_SUPPLIED PASSAGE_
>>>
# Left over Resin



## kenlholley (Apr 16, 2014)

I try real hard to only mix the resin I need for the blank I am making but it always seems that I end up with a little left.  Not enough to use for anything but I hate to waste it. I would like to save it and add to it as I make more blanks. Eventually it will be long enough to make a one of a kind pen.  What can I use to store the leftovers until then? Would a 3/4" PVC capped pipe work?


----------



## glenspens (Apr 16, 2014)

works good for pen blanks  or the use little 3 oz  paper cups and make bottler stopper blanks


----------



## Indiana_Parrothead (Apr 16, 2014)

You can also just pour it in a mold and let it harden. Then break it in to smaller pieces and save the different colored pieces. When you get enough mix them put them in a mold and pour with a different color. 

Mike


----------



## Edward Cypher (Apr 16, 2014)

*Stained glass*



Indiana_Parrothead said:


> You can also just pour it in a mold and let it harden. Then break it in to smaller pieces and save the different colored pieces. When you get enough mix them put them in a mold and pour with a different color.
> 
> Mike


 
Gives a great stained glass effect or if poured in white divinity candy aspect.  Just remember to paint the tube because some of the small pieces get very translucent.


----------



## Jim Burr (Apr 16, 2014)

I have 3-4 votive candle molds, stainless steel type, that I use for stopper molds. Always purposely make a few oz's more than I need for a pen pour just for that purpose.


----------
<<<
_STUDY QUESTIONS_
1/ In the leftover-resin thread, why does one poster say the tube should be painted when using the broken-piece method?
2/ From the leftover-resin thread, reproduce the portion from "## kenlholley (Apr" to "capped pipe work?".

_DATA SEGMENT_
>>>
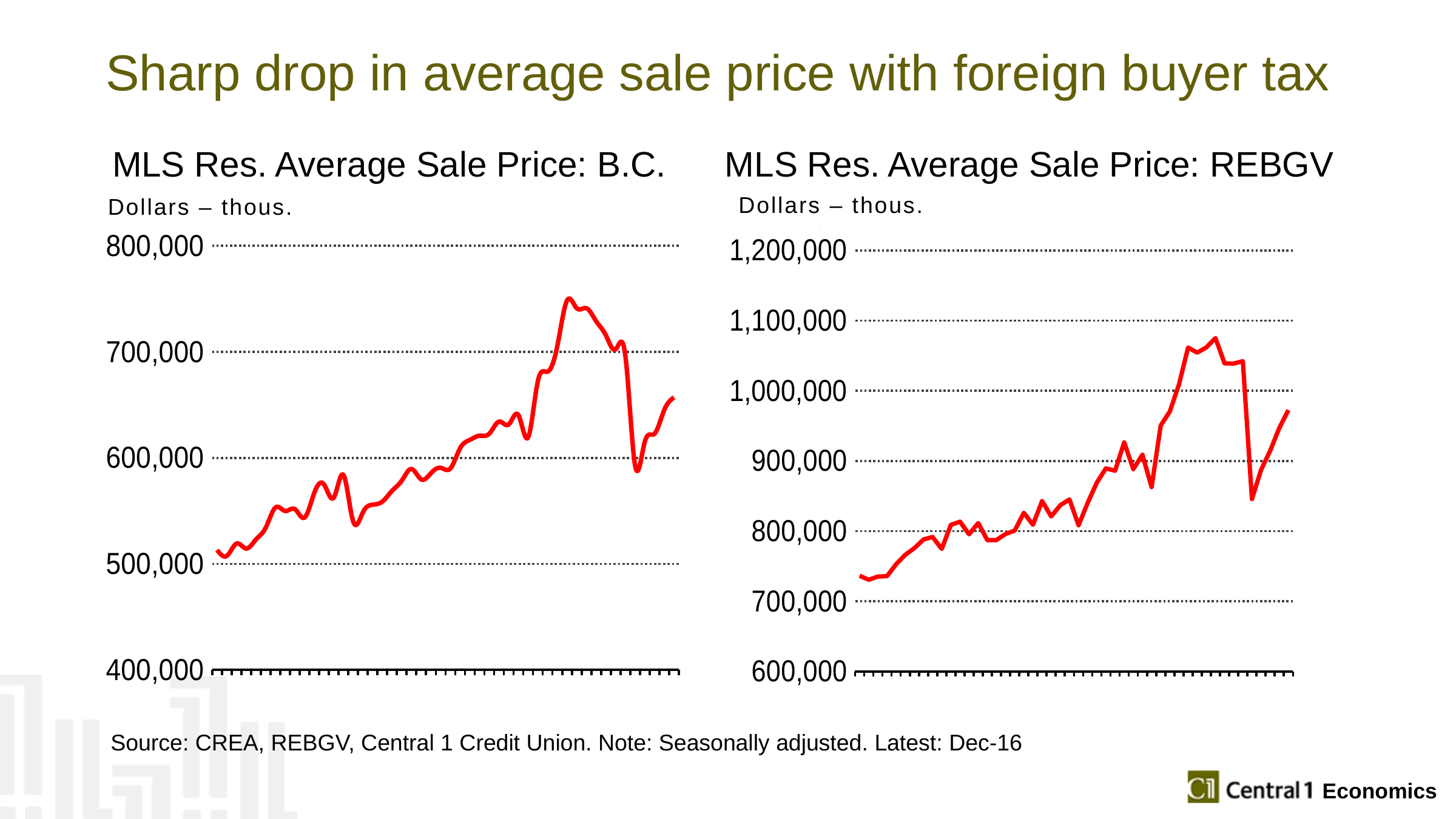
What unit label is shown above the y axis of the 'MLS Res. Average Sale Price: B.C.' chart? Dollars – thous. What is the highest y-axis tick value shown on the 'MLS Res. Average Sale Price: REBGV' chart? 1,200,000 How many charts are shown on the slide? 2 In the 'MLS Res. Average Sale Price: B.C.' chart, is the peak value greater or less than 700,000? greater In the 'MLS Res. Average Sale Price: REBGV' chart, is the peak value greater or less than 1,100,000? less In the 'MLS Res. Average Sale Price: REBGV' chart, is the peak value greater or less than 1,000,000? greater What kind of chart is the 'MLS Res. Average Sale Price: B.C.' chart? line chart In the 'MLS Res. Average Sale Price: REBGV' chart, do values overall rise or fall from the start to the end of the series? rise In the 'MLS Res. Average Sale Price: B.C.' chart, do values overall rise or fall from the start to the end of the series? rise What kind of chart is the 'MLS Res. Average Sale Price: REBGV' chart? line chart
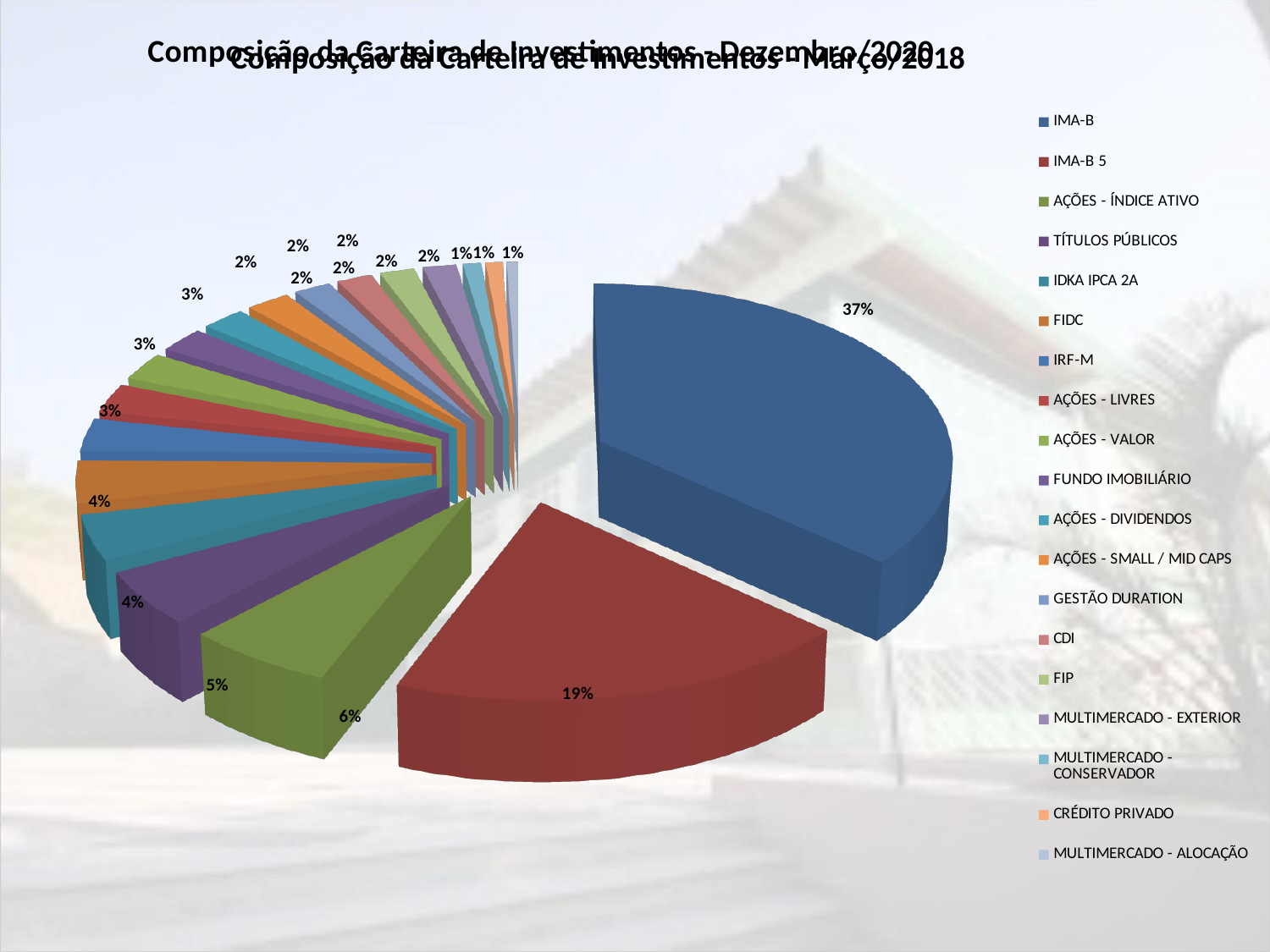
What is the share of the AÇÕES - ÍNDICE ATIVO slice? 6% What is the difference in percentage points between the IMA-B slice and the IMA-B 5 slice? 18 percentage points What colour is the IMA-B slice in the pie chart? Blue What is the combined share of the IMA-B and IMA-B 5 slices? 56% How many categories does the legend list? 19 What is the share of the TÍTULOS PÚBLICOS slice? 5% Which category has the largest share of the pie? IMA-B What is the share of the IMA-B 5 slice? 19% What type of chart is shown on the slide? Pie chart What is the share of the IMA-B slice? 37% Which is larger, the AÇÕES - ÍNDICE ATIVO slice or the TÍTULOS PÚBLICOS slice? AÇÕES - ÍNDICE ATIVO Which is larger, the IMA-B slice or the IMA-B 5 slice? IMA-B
<<<
_ANSWERS TO THE EXERCISE_
1/ The tube should be painted because some of the small resin pieces become very translucent.

2/
## kenlholley (Apr 16, 2014)

I try real hard to only mix the resin I need for the blank I am making but it always seems that I end up with a little left.  Not enough to use for anything but I hate to waste it. I would like to save it and add to it as I make more blanks. Eventually it will be long enough to make a one of a kind pen.  What can I use to store the leftovers until then? Would a 3/4" PVC capped pipe work?